I would like each line of the data that holds the word "Pump" copied out.

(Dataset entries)
--------------------
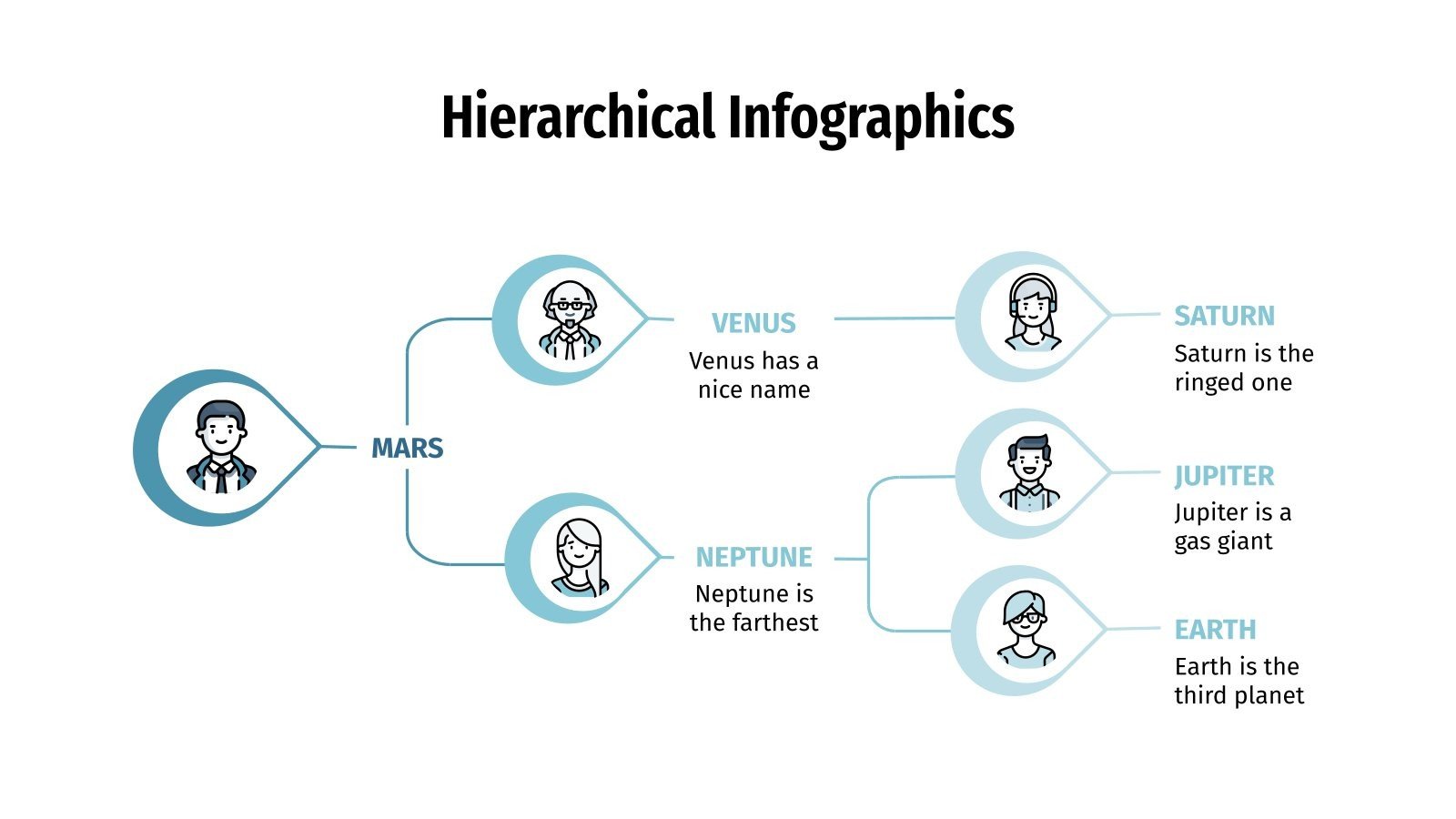 Hierarchical Infographics

MARS

VENUS
Venus has a nice name

NEPTUNE
Neptune is the farthest

SATURN
Saturn is the ringed one

JUPITER
Jupiter is a gas giant

EARTH
Earth is the third planet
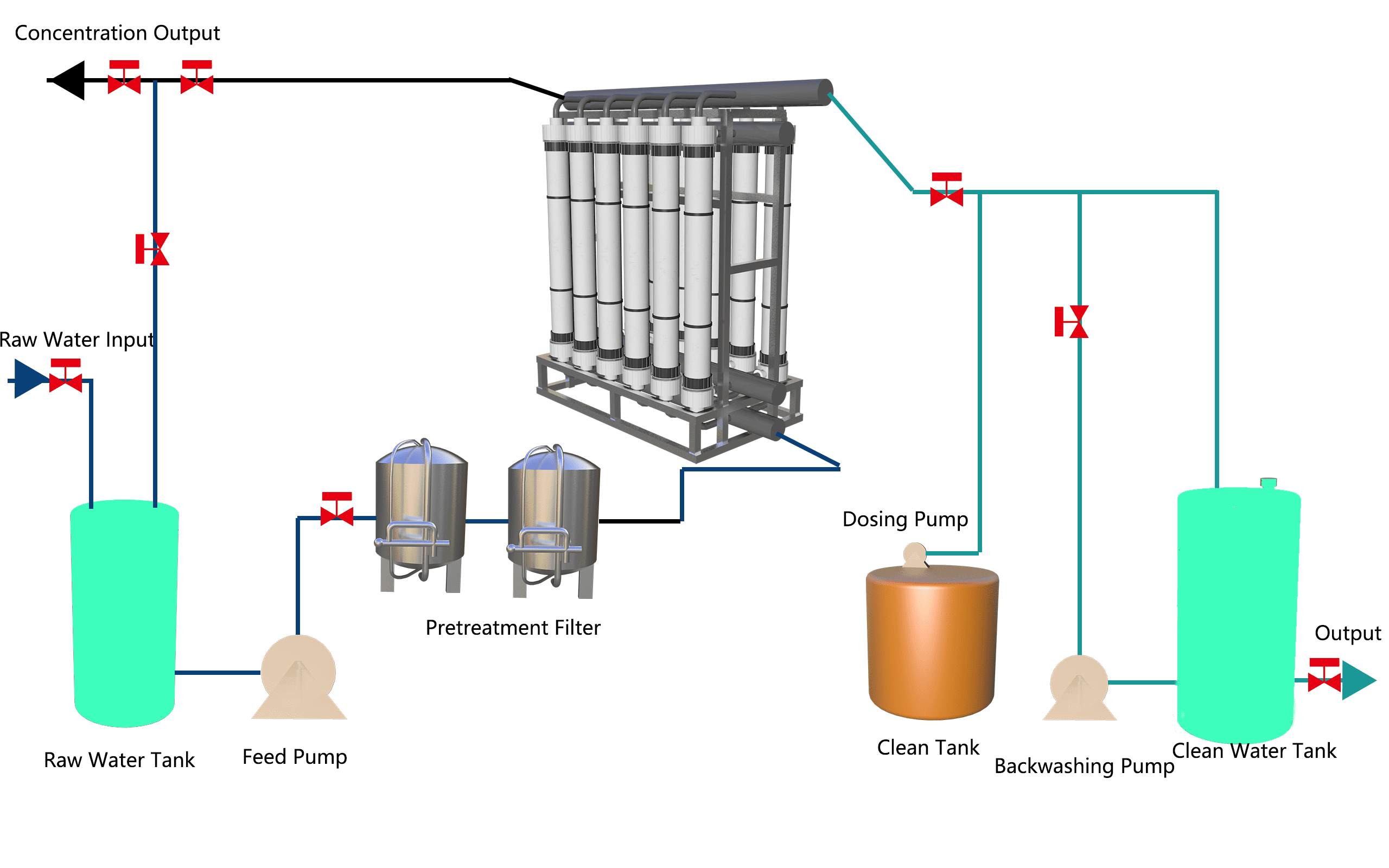 Concentration Output

Raw Water Input

Dosing Pump

Pretreatment Filter

Output

Raw Water Tank

Feed Pump

Clean Tank

Backwashing Pump

Clean Water Tank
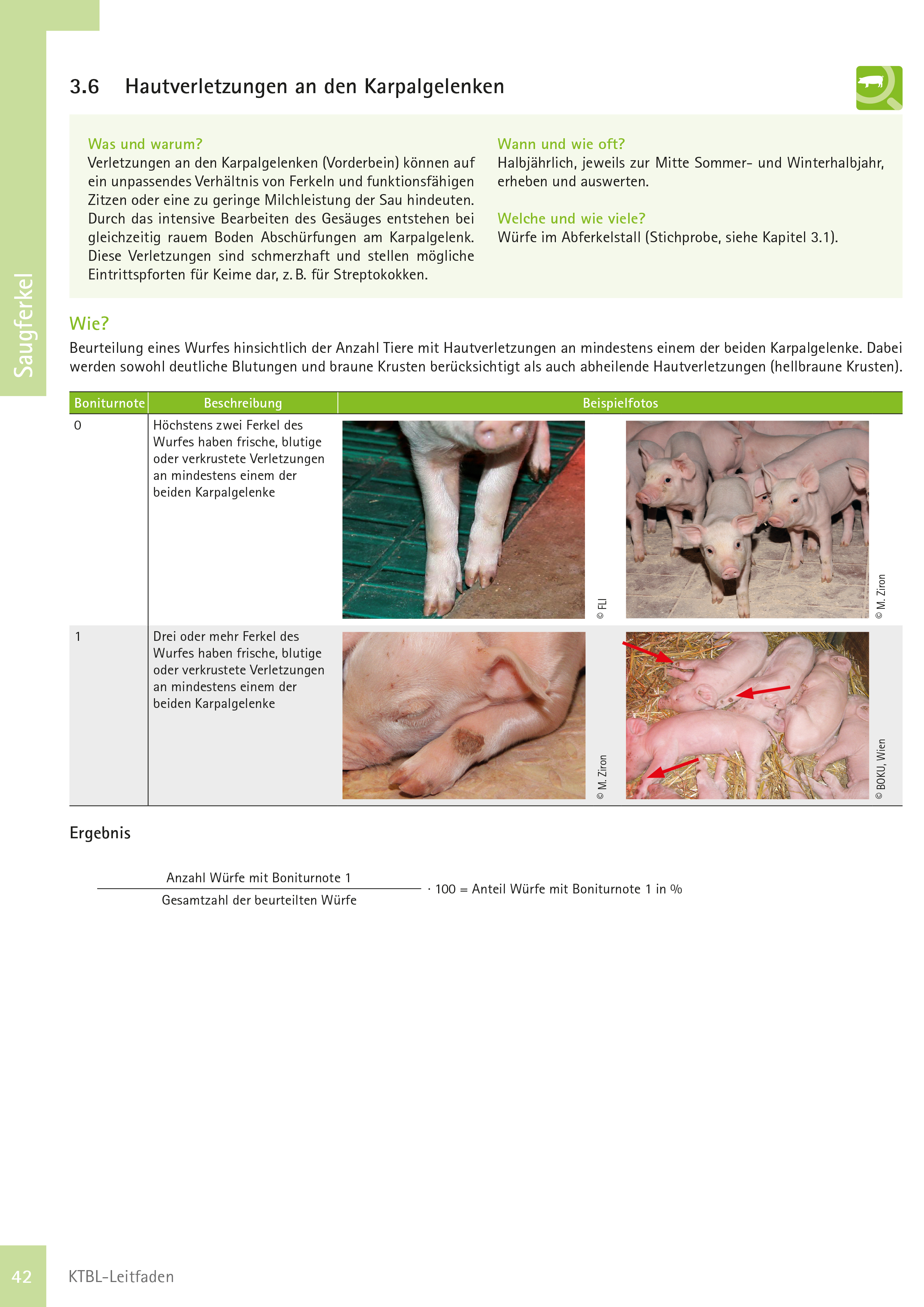 Saugferkel

3.6 Hautverletzungen an den Karpalgelenken

Was und warum?
Verletzungen an den Karpalgelenken (Vorderbein) können auf ein unpassendes Verhältnis von Ferkeln und funktionsfähigen Zitzen oder eine zu geringe Milchleistung der Sau hindeuten. Durch das intensive Bearbeiten des Gesäuges entstehen bei gleichzeitig rauem Boden Abschürfungen am Karpalgelenk. Diese Verletzungen sind schmerzhaft und stellen mögliche Eintrittspforten für Keime dar, z. B. für Streptokokken.

Wann und wie oft?
Halbjährlich, jeweils zur Mitte Sommer- und Winterhalbjahr, erheben und auswerten.

Welche und wie viele?
Würfe im Abferkelstall (Stichprobe, siehe Kapitel 3.1).

Wie?
Beurteilung eines Wurfes hinsichtlich der Anzahl Tiere mit Hautverletzungen an mindestens einem der beiden Karpalgelenke. Dabei werden sowohl deutliche Blutungen und braune Krusten berücksichtigt als auch abheilende Hautverletzungen (hellbraune Krusten).

| Boniturnote | Beschreibung | Beispielfotos |
|---|---|---|
| 0 | Höchstens zwei Ferkel des Wurfes haben frische, blutige oder verkrustete Verletzungen an mindestens einem der beiden Karpalgelenke | © FLI © M. Ziron |
| 1 | Drei oder mehr Ferkel des Wurfes haben frische, blutige oder verkrustete Verletzungen an mindestens einem der beiden Karpalgelenke | © M. Ziron © BOKU, Wien |

Ergebnis

$\frac{\text{Anzahl Würfe mit Boniturnote 1}}{\text{Gesamtzahl der beurteilten Würfe}} \cdot 100 = \text{Anteil Würfe mit Boniturnote 1 in \%}$

42 KTBL-Leitfaden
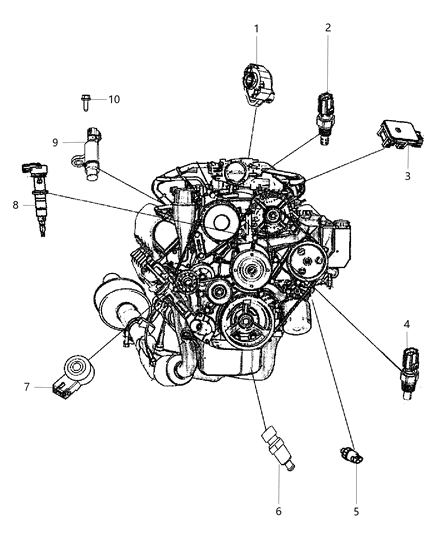 1
2
10
9
3
8
4
7
6
5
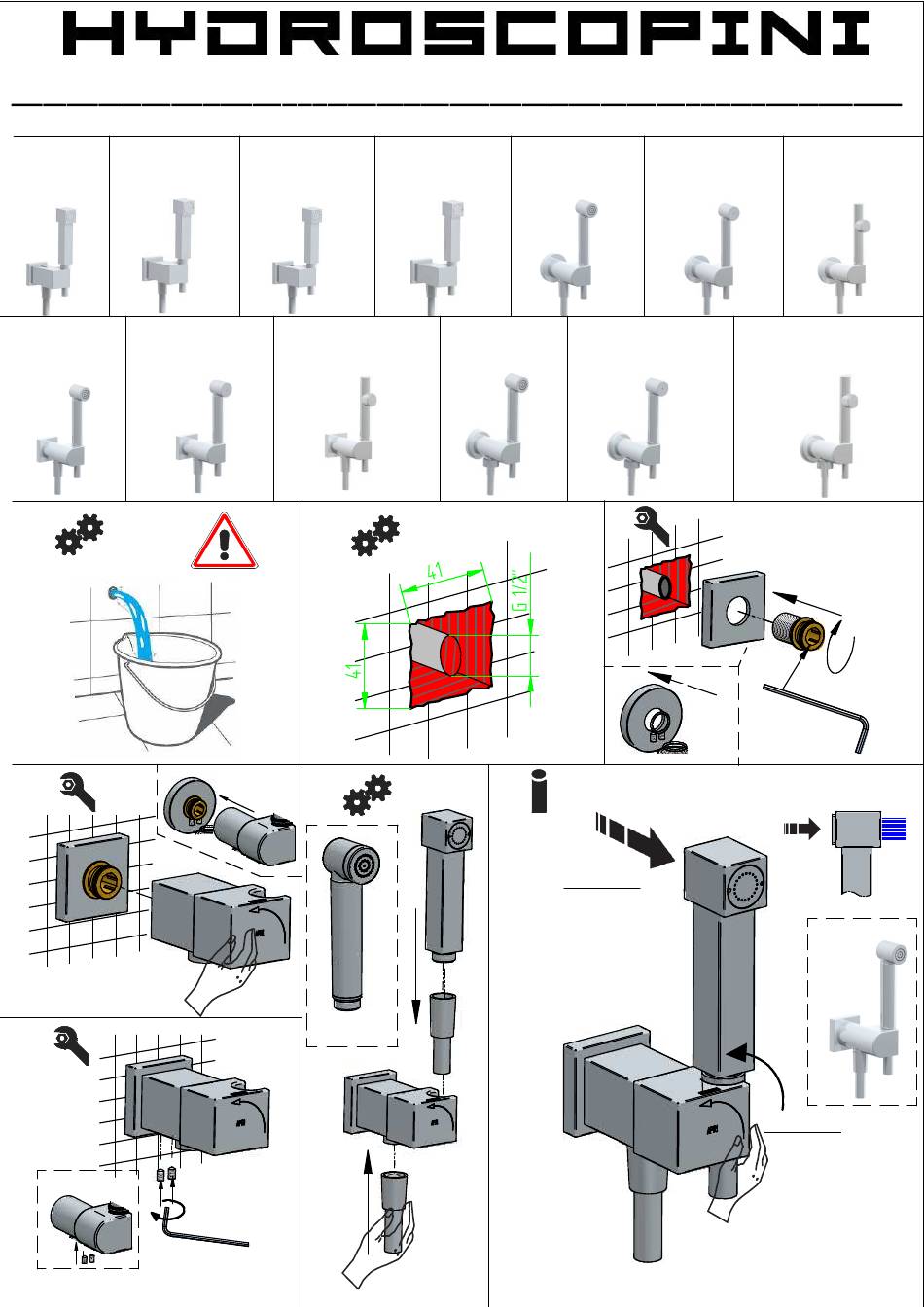 HYDROSCOPINI

41

G 1/2"

41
--------------------
▶ ANSWER TO THIS PROBLEM
Dosing Pump
Feed Pump
Backwashing Pump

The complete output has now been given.